Several models can help initiate these discussions, such as the PLISSIT, which stands for Permission, Limited Information, Specific Suggestions, and Intensive Therapy. Not surprisingly, there are also websites for providers that address the issue of sexual health. One that I’ve contributed to is the Living Beyond Breast Cancer website (www.lbbc.org), which offers an online brochure on sex and intimacy.

This is a multifaceted issue, so it’s important to break it down to its core components. First, we need to make sure that our patients know that this is an important issue not only to them, but also for us as their providers. It’s also important for providers not to expect to have all the answers about sexual health. And if pressed for answers, they should be comfortable in telling their patients that there are other resources outside the oncology office that can help them through this difficult period.

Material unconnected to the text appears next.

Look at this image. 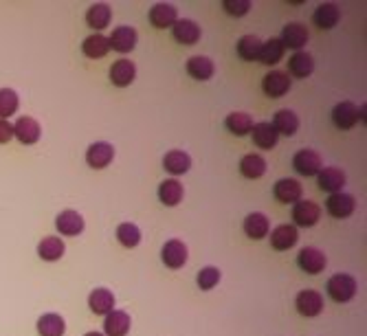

At the cancer center at Massachusetts General, I collaborate with great nurse practitioners who take these discussions as far as they can, discussing issues like vaginal estrogen, dilators, and lubricants. But once they reach a point where they don’t feel their suggestions are helpful, they send them to me. Approaching this issue with a clear understanding of your personal comfort level is essential.

Role of Community Oncologists

Are busy community oncologists equipped to handle these issues?

That’s a difficult question. Community oncologists are being tasked to do quite a lot, especially with the new Commission on Cancer guidelines that ask us to address distress, which is a broad area that includes sexual dysfunction. Sexual dysfunction was rated by a LIVESTRONG survey as one of the top three complaints among people treated for cancer. So I would hope that before initiating treatment, community oncologists would explain that certain common side effects such as nausea and fatigue might affect sexual health. Patients who are informed about the risks are more likely to seek out help proactively. It’s a complicated issue, but it is part of the continuum of quality care, and we need more awareness about it. ■

Disclosure: Dr. Dizon reported no potential conflicts of interest.